** Excerpt provided **
^^^^^^^^^^^^^^^^

Today, still, both HIV and TB can happen to pretty much anybody. And yet, TB kills people regardless of their HIV status because, the author explains, “the one thing we have in common, whoever and wherever we are, is the air that we breathe.” The biggest threat is the microbial resistance to the available TB treatments. If we don’t take action now, things could get more difficult to resolve. He believes that “we need a new approach [to TB], a human-rights based approach, not [solely] one of public health.” And in Diary of a Modern Consumptive he conveys to readers “just one personal story that provides some humanity to incomprehensible TB statistics.”
TB and MDR-TB are treatable and curable. The problem is that many of the older drugs used to treat TB have severe side effects. In his book, Thorn writes, “All people, wherever they are from in the world, should have access to the most sensitive diagnostic testing, the most effective medicines, and every effort should be made to maintain [patients’] dignity and freedom. No one [should have to] die of TB in 2018, and yet [TB] remains the biggest killer due to bacterial infection in the world.”

^^^^^^^^^^^^^^^^

** Provided material **
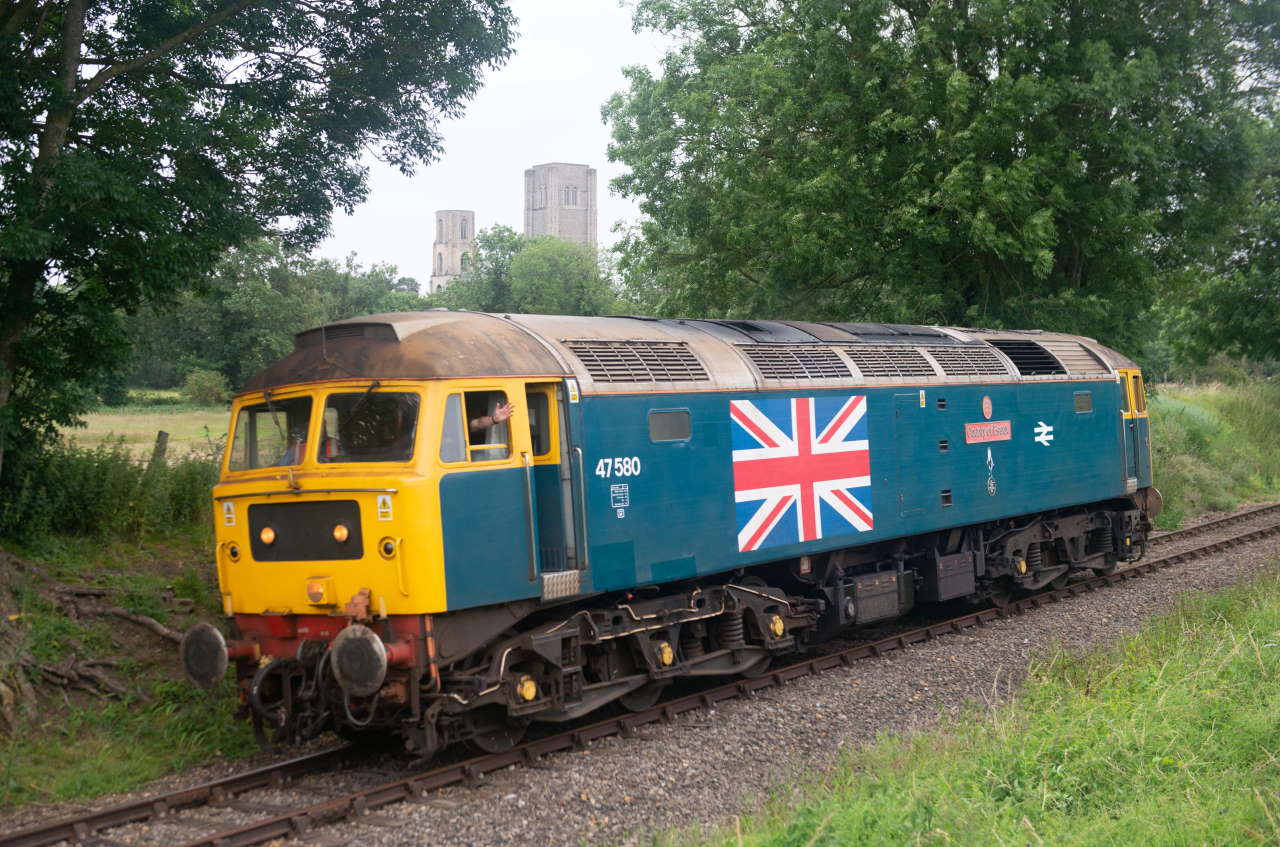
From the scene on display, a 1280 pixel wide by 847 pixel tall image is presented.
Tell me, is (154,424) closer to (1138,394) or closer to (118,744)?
(118,744)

^^^^^^^^^^^^^^^^

** Required actions **
**a)** List every disease named in the excerpt about tuberculosis.
**b)** Please summarize the excerpt about tuberculosis in two sentences.
**c)** Write what comes next in the excerpt about tuberculosis, starting after its last sentence.

** Task-by-task answers **
**a)**
HIV
TB
MDR-TB

**b)** TB can strike almost anyone and kills people regardless of their HIV status, with resistance to available treatments as the biggest threat, so the author calls for a human-rights based approach and offers a personal story in Diary of a Modern Consumptive. TB and MDR-TB are treatable and curable, but older drugs have severe side effects, and Thorn argues that everyone should get the most sensitive testing and most effective medicines while keeping their dignity and freedom.

**c)**
The author points out that health has only been the topic of a High-Level Meeting at the UN General Assembly five times in history, and yet this is the first time that TB has been the subject of such a meeting. “I think it is finally sinking [in] for the leaders of the world that we face a growing problem with tuberculosis and [multi-drug-resistant tuberculosis]. Better late than never, I suppose.”

HIV Happy
by Paul Thorn
EM Press
Reviewed by Alina Oswald
The AIDS pandemic is only one year shy of turning thirty-five. During all this time, we’ve read many, many stories inspired by the virus that started the pandemic, and also by those living with the virus. Stories often capture a wide range of emotions associated with HIV and AIDS—from suffering and loss, to success and victories against the virus—sketching out in a seemingly infinite of ways, the ongoing epidemic and the ever-changing face of the disease itself. Through it all, maybe one idea has remained constant—that life, or life as we know it, can, indeed, end in an instant.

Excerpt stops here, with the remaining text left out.